___ Supplied text

Expected Behavior or What you need to ask

Fluentd works for 10-12 hours, after this, will give you this error. The opensearch-node and address can be accessed via fluentd pod, everything works. If i restart the fluentd pods, will start work again and come back after some hours.

Using Fluentd and OpenSearch plugin versions

rwunderer commented 2 weeks ago

I have the same problem with fluentd 1.17.1 and fluent-plugin-opensearch (1.1.5), both fluentd and opensearch running in Kubernetes. For me it happens every 2-3 hours, making the system effectively unusable.

Sample error line:

2024-11-05 11:21:42 +0000 [warn]: #0 failed to flush the buffer. retry_times=0 next_retry_time=2024-11-05 11:21:43 +0000 chunk="626289ac7f7285beba39bb9c87054dee" error_class=Fluent::Plugin::OpenSearchOutput::RecoverableRequestFailure
 error="could not push logs to OpenSearch cluster ({:host=>\"opensearch-cluster.monitoring-platform.svc.cluster.local\", :port=>9200, :scheme=>\"https\", :user=>\"fluentduser\", :password=>\"obfuscated\", :path=>\"\"}): no address fo
r opensearch-cluster-warm-2 (Resolv::ResolvError)"

______
___ Study material

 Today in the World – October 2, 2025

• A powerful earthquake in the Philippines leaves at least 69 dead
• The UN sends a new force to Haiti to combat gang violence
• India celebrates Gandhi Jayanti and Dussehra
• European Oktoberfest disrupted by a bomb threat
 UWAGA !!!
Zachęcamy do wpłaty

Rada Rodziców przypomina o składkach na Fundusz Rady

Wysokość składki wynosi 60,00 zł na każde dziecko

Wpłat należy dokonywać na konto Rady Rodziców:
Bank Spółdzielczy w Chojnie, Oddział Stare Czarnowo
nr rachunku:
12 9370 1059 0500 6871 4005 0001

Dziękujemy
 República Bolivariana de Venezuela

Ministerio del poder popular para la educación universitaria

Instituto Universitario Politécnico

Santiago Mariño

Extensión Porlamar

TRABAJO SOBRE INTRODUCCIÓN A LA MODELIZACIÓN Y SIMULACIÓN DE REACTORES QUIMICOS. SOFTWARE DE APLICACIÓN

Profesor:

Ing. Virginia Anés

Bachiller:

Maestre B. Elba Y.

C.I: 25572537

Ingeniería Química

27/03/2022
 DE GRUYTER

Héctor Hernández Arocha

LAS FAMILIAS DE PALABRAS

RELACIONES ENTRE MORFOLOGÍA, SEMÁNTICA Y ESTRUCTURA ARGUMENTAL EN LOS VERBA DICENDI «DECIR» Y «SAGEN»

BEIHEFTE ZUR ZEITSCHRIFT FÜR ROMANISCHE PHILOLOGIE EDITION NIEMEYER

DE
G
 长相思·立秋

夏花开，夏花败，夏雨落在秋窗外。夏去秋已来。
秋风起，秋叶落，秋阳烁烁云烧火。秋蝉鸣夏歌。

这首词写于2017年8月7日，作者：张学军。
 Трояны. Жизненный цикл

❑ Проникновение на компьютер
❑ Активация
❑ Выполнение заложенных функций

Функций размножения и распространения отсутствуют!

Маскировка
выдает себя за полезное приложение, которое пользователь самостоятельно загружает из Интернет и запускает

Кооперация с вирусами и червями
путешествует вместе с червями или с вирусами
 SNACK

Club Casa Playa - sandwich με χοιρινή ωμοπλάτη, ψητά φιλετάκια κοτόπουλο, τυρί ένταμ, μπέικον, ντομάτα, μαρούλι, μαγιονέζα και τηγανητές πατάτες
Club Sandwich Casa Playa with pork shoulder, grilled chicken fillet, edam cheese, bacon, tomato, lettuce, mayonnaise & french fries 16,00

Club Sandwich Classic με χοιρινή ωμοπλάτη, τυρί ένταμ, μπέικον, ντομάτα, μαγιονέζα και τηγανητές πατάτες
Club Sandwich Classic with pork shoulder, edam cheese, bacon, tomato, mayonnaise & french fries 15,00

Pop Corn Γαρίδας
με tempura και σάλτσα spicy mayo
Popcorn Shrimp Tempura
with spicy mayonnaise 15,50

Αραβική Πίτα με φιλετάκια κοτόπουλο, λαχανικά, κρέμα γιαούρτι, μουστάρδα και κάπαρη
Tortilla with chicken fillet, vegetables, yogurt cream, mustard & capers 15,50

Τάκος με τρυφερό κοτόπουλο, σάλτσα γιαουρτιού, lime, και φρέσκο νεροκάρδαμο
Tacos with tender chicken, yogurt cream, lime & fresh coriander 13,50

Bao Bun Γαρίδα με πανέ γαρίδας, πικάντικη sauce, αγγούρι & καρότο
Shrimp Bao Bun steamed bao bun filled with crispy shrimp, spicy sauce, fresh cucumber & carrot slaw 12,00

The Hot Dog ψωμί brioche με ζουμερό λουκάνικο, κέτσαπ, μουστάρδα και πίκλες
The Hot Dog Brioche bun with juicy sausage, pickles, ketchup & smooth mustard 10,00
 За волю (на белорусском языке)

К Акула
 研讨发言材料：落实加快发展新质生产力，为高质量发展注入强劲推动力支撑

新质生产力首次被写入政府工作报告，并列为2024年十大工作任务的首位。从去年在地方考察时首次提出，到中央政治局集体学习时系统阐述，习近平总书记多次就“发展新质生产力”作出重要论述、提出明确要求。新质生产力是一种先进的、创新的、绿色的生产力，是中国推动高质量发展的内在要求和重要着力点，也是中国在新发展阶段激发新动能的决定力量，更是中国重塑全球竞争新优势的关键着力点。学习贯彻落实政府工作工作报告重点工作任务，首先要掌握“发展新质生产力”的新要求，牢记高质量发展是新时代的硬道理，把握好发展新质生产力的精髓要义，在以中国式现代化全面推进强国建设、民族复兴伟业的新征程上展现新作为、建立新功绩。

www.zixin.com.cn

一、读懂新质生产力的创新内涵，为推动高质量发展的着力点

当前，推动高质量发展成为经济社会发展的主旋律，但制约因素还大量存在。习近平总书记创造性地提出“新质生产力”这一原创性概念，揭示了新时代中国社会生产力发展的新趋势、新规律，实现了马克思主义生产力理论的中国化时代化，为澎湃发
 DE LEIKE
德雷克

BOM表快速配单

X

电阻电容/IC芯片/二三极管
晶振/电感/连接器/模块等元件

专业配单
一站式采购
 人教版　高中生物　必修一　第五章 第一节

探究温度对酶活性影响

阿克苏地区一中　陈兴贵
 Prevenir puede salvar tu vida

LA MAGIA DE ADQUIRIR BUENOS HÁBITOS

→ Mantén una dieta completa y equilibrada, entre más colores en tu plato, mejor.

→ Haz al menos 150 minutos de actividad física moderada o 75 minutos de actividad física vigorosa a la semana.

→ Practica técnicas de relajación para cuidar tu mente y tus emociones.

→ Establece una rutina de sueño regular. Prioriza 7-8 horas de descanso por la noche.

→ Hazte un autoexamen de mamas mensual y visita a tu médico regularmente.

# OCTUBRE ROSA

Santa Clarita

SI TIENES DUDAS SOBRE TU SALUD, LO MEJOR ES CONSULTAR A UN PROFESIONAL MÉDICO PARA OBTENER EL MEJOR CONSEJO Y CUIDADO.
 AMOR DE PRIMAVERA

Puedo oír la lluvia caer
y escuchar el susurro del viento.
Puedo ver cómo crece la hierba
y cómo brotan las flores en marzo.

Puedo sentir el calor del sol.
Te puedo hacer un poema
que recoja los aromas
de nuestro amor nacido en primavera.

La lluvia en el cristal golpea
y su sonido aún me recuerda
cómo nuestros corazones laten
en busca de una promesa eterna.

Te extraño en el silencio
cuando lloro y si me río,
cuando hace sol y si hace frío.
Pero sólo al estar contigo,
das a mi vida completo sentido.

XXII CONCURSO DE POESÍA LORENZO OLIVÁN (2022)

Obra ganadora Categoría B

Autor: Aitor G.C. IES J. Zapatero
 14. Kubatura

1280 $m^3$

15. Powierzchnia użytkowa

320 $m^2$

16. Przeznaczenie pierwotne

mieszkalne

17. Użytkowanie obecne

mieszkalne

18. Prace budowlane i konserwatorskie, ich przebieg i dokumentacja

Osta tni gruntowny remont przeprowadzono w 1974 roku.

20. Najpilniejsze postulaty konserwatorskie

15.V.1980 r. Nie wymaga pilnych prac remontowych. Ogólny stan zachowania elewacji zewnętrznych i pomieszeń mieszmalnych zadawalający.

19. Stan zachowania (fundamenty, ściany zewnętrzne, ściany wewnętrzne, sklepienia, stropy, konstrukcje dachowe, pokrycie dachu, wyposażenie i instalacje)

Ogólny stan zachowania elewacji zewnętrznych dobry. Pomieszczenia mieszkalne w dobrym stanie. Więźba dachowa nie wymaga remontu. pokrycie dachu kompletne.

______

> **Your tasks**
a) Name every key in the connection settings printed in the sample error line of the Fluentd thread.
b) In the Fluentd thread, how often does rwunderer say the problem happens?
c) Write the next part of the Fluentd thread, picking up after its final line.
The records are separate material and have nothing to do with the Fluentd thread.

> **Answers below**
a) host, port, scheme, user, password, path

b) Every 2-3 hours.

c)
What I find interesting is that in the above error :host designates the configured output destination (a Kubernetes Service) but no address for mentions one of the opensearch nodes (a data only node in this example, but happens with all the nodes from time to time). I have no idea why it would try to resolve an individual node (i.e. a pod).

rwunderer commented 2 weeks ago

@andreibrebene not sure if it's too early to celebrate but I seem to have mitigated the problem by setting:

reconnect_on_error true

in the output section.

I still see the above error in the log from time to time, but now it recovers immediately on the next try!